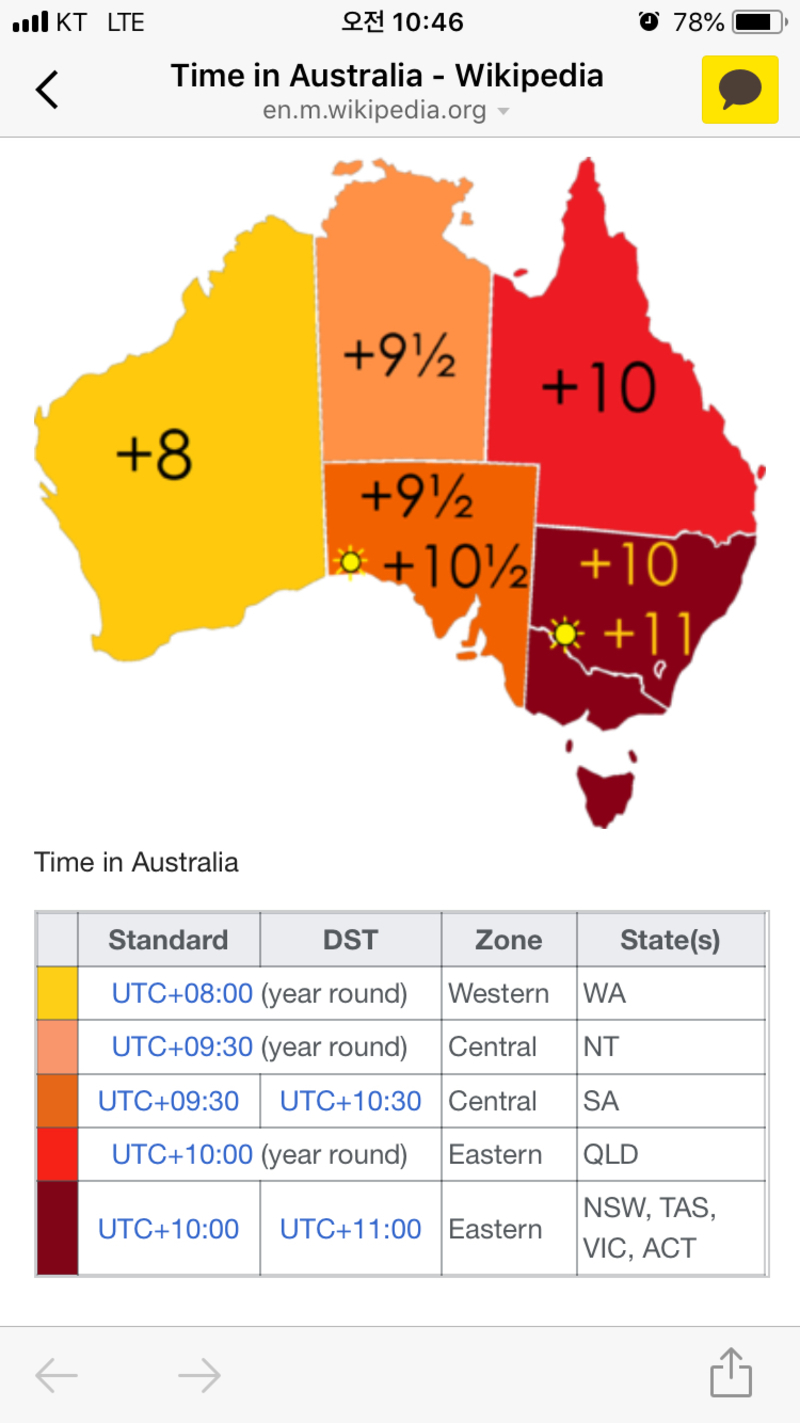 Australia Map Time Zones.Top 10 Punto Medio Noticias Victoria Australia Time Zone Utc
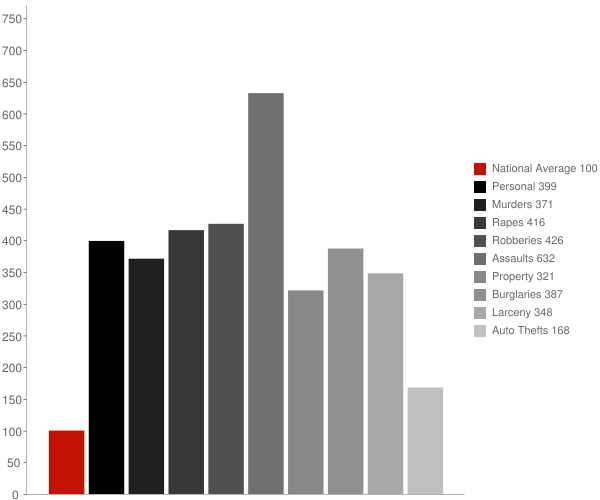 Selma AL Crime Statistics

* * *

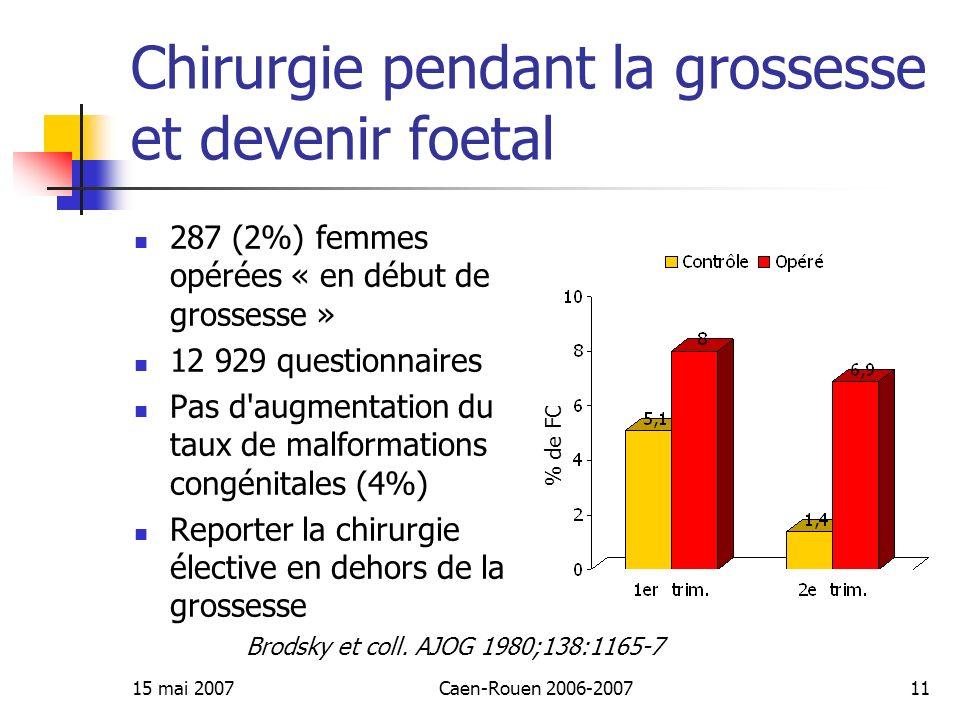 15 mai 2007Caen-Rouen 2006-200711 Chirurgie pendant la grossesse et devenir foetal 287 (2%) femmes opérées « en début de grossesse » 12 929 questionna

**DESCRIPTION OF THE TASK**
Those lines of the records above that run from the one containing "Australia Map Time" through the one containing "Selma AL Crime Statistics" should be returned exactly, with no pictures among them.

**ANSWER SPACE**
 Australia Map Time Zones.Top 10 Punto Medio Noticias Victoria Australia Time Zone Utc
 Selma AL Crime Statistics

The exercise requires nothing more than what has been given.